DDL Ep 05: AI and Data — The LinkedIn Story

What does it take for a tech giant like LinkedIn to transform from a simple professional networking site into a data-driven, AI-powered career ecosystem?

In the fifth episode of our Decoding Data Leadership series, Shirshanka Das (Co-founder/CTO of DataHub) sits down with Kapil Surlaker (VP of Engineering, LinkedIn) to discuss LinkedIn’s engineering prowess in AI and data.

Their discussion offers a compelling case study of how a major tech company adapts to the rapidly evolving digital landscape.

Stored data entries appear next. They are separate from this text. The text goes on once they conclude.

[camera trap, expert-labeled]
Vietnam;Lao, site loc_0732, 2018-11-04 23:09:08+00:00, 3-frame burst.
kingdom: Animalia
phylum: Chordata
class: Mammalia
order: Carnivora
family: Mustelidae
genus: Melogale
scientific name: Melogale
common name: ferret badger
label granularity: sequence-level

They break down how LinkedIn’s data strategy evolved from a centralized team focused on basic metrics and dashboards to a decentralized network of data specialists driving AI innovation.

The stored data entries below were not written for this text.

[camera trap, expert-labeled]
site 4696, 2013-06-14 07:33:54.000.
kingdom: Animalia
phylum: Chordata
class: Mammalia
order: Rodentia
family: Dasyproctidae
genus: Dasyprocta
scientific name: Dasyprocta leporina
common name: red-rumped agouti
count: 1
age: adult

This transformation showcases how LinkedIn stays at the cutting edge of innovation while tackling the challenges of maintaining quality and governance at scale, providing valuable insights for organizations navigating their own data and AI journeys.

DDL Ep 05 — AI and Data: The LinkedIn Story

From Observation to Action: The BI to AI Shift

In its early days, LinkedIn’s data strategy centered around understanding product performance and user interactions — a classic Business Intelligence (BI) approach. However, as the potential of data grew, so did LinkedIn’s ambitions. The company recognized that data could be more than just an observational tool; it could become an active ingredient in creating personalized, impactful user experiences.

This shift from BI to AI marked a pivotal moment in LinkedIn’s data story. It necessitated a complete overhaul of team structures and infrastructure. The once-centralized data team gave way to a decentralized model, where multiple teams work independently on domain-specific data and products. This new approach fostered greater agility and innovation, allowing LinkedIn to rapidly develop analytics and machine learning models and leverage cutting-edge technologies.

Navigating the Challenges of Decentralization with DataHub

However, with great power comes great responsibility. While the decentralized model promoted innovation, it also presented significant challenges in governance and quality control. Maintaining consistency and high standards across diverse teams became a critical focus. LinkedIn’s solution? A robust metadata management system and dedicated metrics platforms.

Enter DataHub, LinkedIn’s answer to the metadata challenge. What started as a basic search and discovery mechanism evolved into a sophisticated AI enabler, centralizing billions of data artifacts. DataHub now serves as the foundational substrate, connecting various components of LinkedIn’s data and AI systems. It ensures repeatability, traceability, and auditability of data workflows — critical factors in today’s data-driven, regulatory-conscious environment.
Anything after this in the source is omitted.